Most notably, the state has assumed the most extreme risks associated with large events or natural catastrophes, decreasing the insurance industry’s exposure and volatility of earnings, with most cover provided through CCR, which can include unlimited excess of loss cover.

While AM Best views the actions of the state as stable and positive for the re/insurance industry, various reforms of the natural catastrophe program have been undertaken, the most recent of which saw an easing of the rules around declaring a soil subsidence-related catastrophe.

“These changes are likely to impact how risk is shared between the state and insurers,” AM Best noted, adding the evolving definition of natural catastrophes also obscures underlying trends in loss frequency and severity, making analysis and loss modelling more challenging.

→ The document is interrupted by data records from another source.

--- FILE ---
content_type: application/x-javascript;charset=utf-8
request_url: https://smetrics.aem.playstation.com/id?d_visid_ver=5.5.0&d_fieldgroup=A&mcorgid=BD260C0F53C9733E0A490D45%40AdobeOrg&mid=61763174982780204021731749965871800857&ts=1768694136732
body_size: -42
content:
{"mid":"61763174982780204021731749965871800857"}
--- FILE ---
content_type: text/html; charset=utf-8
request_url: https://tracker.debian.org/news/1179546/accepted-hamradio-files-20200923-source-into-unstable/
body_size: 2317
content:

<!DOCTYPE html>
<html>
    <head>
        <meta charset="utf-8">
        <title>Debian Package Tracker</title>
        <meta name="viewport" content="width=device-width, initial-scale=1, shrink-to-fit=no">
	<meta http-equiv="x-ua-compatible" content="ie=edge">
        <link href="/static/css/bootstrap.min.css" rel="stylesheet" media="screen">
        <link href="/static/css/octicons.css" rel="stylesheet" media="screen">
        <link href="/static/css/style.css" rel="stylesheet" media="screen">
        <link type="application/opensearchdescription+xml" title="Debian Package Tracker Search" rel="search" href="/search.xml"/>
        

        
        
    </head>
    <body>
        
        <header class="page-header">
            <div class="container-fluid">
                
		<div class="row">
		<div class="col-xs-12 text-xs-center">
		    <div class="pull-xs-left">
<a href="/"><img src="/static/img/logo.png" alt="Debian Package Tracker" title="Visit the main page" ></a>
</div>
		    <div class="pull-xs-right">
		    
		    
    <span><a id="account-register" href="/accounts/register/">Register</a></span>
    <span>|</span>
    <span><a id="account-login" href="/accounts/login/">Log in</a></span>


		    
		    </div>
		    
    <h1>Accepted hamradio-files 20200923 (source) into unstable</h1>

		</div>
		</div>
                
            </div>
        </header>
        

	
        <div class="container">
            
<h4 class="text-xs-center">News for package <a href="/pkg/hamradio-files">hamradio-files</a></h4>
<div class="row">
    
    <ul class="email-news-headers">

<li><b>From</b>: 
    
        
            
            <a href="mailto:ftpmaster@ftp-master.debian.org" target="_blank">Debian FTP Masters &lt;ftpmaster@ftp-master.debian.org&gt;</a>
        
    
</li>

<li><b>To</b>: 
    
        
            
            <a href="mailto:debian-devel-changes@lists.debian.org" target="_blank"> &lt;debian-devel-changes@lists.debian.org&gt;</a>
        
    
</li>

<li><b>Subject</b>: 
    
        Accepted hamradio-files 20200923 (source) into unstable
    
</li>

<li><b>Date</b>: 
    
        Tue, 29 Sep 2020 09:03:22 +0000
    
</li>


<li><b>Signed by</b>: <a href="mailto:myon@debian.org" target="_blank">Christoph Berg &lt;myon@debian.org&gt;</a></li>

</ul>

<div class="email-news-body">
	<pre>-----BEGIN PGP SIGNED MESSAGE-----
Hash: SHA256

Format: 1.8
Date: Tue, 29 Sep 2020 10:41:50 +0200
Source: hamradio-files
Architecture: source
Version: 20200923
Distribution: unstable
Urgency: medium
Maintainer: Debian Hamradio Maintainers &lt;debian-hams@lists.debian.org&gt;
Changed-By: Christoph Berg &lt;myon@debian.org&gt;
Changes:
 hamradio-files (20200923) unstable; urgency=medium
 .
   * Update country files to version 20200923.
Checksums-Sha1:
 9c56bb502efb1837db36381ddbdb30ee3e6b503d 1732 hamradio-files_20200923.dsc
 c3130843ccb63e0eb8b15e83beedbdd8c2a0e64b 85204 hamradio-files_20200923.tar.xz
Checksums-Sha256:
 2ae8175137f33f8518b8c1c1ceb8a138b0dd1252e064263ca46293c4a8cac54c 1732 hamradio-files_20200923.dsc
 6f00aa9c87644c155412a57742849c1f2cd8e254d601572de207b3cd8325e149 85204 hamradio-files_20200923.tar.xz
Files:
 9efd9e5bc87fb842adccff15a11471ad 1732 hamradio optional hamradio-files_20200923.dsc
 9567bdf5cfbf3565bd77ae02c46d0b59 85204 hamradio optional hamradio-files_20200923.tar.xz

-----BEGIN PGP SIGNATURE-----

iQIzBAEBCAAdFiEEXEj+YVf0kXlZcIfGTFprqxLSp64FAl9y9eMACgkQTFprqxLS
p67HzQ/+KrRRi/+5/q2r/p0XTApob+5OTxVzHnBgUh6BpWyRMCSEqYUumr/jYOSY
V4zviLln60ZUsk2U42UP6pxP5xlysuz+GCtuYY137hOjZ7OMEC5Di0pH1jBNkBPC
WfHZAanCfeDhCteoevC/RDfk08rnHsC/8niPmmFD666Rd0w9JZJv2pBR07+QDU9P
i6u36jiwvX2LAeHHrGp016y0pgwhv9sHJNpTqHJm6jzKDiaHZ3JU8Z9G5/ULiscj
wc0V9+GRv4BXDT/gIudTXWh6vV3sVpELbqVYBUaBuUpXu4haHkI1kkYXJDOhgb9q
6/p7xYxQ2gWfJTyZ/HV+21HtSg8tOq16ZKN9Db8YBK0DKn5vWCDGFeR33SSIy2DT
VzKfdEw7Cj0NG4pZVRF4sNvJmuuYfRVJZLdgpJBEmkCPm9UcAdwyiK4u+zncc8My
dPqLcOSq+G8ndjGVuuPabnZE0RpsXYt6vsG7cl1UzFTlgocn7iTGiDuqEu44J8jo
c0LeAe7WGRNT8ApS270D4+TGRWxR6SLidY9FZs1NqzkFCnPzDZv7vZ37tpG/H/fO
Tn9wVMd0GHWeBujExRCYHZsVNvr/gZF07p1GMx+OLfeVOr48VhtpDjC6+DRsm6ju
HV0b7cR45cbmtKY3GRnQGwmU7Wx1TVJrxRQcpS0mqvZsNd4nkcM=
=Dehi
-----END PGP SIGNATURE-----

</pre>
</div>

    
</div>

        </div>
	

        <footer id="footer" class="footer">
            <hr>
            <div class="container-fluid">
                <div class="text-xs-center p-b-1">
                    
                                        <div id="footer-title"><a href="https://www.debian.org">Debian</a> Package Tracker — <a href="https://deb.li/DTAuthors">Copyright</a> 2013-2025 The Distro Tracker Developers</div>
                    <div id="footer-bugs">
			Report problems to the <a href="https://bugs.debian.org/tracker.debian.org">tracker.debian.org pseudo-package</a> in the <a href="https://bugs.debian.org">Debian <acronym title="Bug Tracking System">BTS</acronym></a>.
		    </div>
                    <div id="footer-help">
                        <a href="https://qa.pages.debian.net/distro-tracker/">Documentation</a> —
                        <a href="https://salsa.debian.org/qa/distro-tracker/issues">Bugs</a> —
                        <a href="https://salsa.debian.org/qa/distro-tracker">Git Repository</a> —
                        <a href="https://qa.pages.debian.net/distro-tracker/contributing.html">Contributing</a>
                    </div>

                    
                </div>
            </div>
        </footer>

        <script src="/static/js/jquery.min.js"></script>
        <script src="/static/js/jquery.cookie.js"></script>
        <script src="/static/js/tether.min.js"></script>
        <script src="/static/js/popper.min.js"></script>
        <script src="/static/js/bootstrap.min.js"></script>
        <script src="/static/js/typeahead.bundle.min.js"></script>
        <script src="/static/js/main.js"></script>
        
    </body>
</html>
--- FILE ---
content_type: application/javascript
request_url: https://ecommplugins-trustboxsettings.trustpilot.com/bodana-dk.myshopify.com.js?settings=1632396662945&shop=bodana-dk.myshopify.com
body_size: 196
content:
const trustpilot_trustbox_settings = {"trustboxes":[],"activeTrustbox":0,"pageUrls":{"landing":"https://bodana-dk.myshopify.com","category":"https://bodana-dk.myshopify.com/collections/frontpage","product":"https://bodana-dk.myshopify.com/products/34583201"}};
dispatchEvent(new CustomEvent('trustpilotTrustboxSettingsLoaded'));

“Because the risk sharing is predicated on the declaration of natural catastrophes, the frequency and success rate of local governments’ applications for recognition of events as natural catastrophes is also an important factor that can change over time,” the rating agency wrote.

“There is emerging evidence that the number of applications is increasing, and that applicants are becoming more persistent, particularly with respect to soil subsidence claims.”

“At this point, it is unclear whether the higher application and appeal rate is driven by an increase in events, an increase in awareness at local government level, or a mixture of both. This dynamic does introduce additional uncertainty in modelling and understanding of both the underlying risk and the risk sharing mechanisms in place.”